Problems and tasks:
a: From the credit scorecard excerpt, repeat the passage between "3.4. Final scorecard" and "the final scorecard.", inclusive.
b: In the credit scorecard excerpt, what benchmark score is used for A?
c: Extend the credit scorecard excerpt, picking up after its final sentence.

Extract to read:

- - -

93.76% of the total samples were correctly predicted

The AUC value was between 0.5 and 1, which was greater than 0.75, indicating strong discrimination ability

The F1 value is only 0.2, and the accuracy and recall are generally poor.

3.4. Final scorecard

We calculate the score for each bin and feature using a logistic regression model, taking into account the model's coefficients and the WOE value of each feature. We will add these scores as a new column of data to the table in Figure 4.9, which will serve as the final scorecard.

Determine the number of points to subtract from each feature under various bins using the following formula:

\( Bin(fi)=-B * coef[i] * WOE[i] \)

B is the fractional factor, which is a constant and is used to adjust the scale of the fraction, \( B=PDO/ln(2) \)

PDO (Points to Double the Odds): Indicates how many points are added to the odds, and the odds are doubled. This parameter describes the relationship between risk and score. Common PDO values are 20, 30, 50.

The coefficient of a feature in the logistic regression model, coef[i], indicates its importance within the model. (The logistic regression model assigns a weight to each feature.)

With the above steps, the logistic regression model has summarized the due weight for each binning (coef[i]) and uses it here.

Table 1. Final Scorecard (fragment)

A is the benchmark score, usually 600 or 650 (650 is used here)

\( Score=A+bin(f1)+bin(f2)… bin(f5) \)

F1 to F5 represent the five features selected and binned above

4. Results

A scorecard model trained on 150,000 real-world samples can be used to evaluate the credit scores of customers in this dataset, and can also be used to measure the repayment risk level of other customers with corresponding data characteristics outside one or more samples. Currently, the test code supports manually entering new data in the console and generating the corresponding score immediately, however, for batch data processing, a batch of foreign data to be analyzed is also required.

- - -

Provided data:
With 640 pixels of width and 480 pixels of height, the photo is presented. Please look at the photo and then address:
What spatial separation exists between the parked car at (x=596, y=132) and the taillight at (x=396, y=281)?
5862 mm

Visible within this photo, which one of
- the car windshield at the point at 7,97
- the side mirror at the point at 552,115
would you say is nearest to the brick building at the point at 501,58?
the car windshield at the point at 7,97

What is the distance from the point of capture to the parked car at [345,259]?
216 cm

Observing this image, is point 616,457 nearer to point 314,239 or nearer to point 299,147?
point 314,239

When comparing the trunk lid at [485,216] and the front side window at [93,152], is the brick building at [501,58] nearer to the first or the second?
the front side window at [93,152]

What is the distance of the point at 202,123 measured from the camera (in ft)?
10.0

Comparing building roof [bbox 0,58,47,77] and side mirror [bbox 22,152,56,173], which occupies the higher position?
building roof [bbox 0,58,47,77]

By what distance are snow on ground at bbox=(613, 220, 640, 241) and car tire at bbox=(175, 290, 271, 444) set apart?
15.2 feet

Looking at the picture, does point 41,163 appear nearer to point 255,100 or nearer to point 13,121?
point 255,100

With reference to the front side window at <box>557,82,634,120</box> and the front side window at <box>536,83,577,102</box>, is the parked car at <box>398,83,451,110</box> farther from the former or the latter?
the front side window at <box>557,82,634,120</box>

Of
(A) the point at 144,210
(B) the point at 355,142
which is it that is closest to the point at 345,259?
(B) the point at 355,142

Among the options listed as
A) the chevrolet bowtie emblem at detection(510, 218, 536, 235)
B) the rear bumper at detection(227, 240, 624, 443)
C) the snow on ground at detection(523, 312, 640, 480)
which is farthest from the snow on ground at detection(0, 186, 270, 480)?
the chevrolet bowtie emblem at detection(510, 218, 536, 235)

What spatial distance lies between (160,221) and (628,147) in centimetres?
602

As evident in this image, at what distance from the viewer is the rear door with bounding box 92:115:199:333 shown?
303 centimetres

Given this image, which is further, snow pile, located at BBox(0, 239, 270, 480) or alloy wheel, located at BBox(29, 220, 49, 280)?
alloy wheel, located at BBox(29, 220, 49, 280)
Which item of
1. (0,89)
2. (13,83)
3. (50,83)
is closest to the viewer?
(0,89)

- - -

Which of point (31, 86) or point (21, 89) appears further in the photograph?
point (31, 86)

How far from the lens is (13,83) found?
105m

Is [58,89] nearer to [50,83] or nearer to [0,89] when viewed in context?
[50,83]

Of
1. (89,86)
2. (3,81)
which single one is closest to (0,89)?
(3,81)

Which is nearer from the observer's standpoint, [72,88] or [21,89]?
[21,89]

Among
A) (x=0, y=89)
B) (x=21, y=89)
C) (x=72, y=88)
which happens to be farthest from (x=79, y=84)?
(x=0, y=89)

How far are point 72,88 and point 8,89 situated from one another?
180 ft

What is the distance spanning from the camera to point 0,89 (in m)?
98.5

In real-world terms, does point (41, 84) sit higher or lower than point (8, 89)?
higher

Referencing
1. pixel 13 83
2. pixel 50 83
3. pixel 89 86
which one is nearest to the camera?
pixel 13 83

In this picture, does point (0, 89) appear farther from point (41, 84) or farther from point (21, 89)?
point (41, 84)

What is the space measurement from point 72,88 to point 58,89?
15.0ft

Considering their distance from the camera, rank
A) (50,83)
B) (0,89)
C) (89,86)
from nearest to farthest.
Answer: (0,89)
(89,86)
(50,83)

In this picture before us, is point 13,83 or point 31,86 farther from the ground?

- - -

List of answers:
a:
3.4. Final scorecard

We calculate the score for each bin and feature using a logistic regression model, taking into account the model's coefficients and the WOE value of each feature. We will add these scores as a new column of data to the table in Figure 4.9, which will serve as the final scorecard.

b: 650

c:
The average score of the good guy is 331

The average score of the bad guys is 264

With the intermediate value of 298.5 as the boundary, it is more likely that the person corresponding to a certain score is a good person or a bad person

423>298.5

To make a judgment, the person is more likely to be a good person

5. Conclusion

This research successfully developed a robust risk control model using a scorecard based on logistic regression, providing a practical tool for assessing credit risk in financial institutions. By employing key features like Weight of Evidence (WOE) and Information Value (IV), the model effectively quantified customer risk factors, enhancing the precision of credit risk assessments. The model achieved a commendable AUC value of 0.78, indicating strong discriminatory power in distinguishing between high-risk and low-risk customers. This scorecard allows institutions to make more informed decisions in loan approvals, credit card issuance, and other credit-related services by assigning accurate scores based on customer data. The model's ability to process and analyze large datasets ensures its scalability and adaptability to different financial environments. Overall, the research provides a valuable framework for improving credit risk management, offering financial institutions a reliable and data-driven approach to predict customer behavior and manage risks effectively.

This study has also some limitations. The AUC value has only reached 0.78 at present, and there is still room for improvement

The F1score is only 0.2, which allows for optimization.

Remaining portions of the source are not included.